● **Text provided**
Matthias Plachta (born 16 May 1991) is a German professional ice hockey forward who is currently playing for Adler Mannheim of the Deutsche Eishockey Liga (DEL). He is the son of Jacek Płachta, a former player and coach of the Poland men's national ice hockey team.

Playing career
Plachta played for Schwenningen and Mannheim as a junior and made his debut in Germany's second division for Heilbronn during the 2008–09 season. The following season, he logged first minutes in Germany's top-flight Deutsche Eishockey Liga (DEL) with Adler Mannheim. After six seasons in the DEL, including winning the title with Mannheim in 2015, and having secured a role in the German national team, Plachta was signed to a one-year entry-level contract with the Arizona Coyotes of the National Hockey League (NHL) on 28 May 2015.

● **Source excerpt**
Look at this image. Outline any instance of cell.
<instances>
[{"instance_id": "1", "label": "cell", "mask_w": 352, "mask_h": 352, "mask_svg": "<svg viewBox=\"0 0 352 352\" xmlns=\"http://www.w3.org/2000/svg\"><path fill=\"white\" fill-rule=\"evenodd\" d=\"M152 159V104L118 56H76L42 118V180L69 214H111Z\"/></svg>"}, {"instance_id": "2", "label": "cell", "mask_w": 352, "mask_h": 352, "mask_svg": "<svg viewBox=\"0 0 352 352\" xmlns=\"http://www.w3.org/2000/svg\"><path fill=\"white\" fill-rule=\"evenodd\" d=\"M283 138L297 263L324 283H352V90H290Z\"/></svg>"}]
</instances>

● **To do**
**a.** Condense the paragraph of the Plachta profile beginning "Plachta played for Schwenningen" into a short bulleted list that keeps its main facts.
**b.** Please reproduce the passage of the Plachta profile starting with "Playing career" and going on through "28 May 2015.".
The lines are not needed for what follows.

● **Results for each task**
**a.**
- Played junior hockey for Schwenningen and Mannheim
- Debuted in Germany's second division with Heilbronn in 2008–09
- Reached the top-flight DEL with Adler Mannheim the following season
- Spent six seasons in the DEL and won the 2015 title with Mannheim
- Earned a place on the German national team
- Signed a one-year entry-level contract with the NHL's Arizona Coyotes on 28 May 2015

**b.**
Playing career
Plachta played for Schwenningen and Mannheim as a junior and made his debut in Germany's second division for Heilbronn during the 2008–09 season. The following season, he logged first minutes in Germany's top-flight Deutsche Eishockey Liga (DEL) with Adler Mannheim. After six seasons in the DEL, including winning the title with Mannheim in 2015, and having secured a role in the German national team, Plachta was signed to a one-year entry-level contract with the Arizona Coyotes of the National Hockey League (NHL) on 28 May 2015.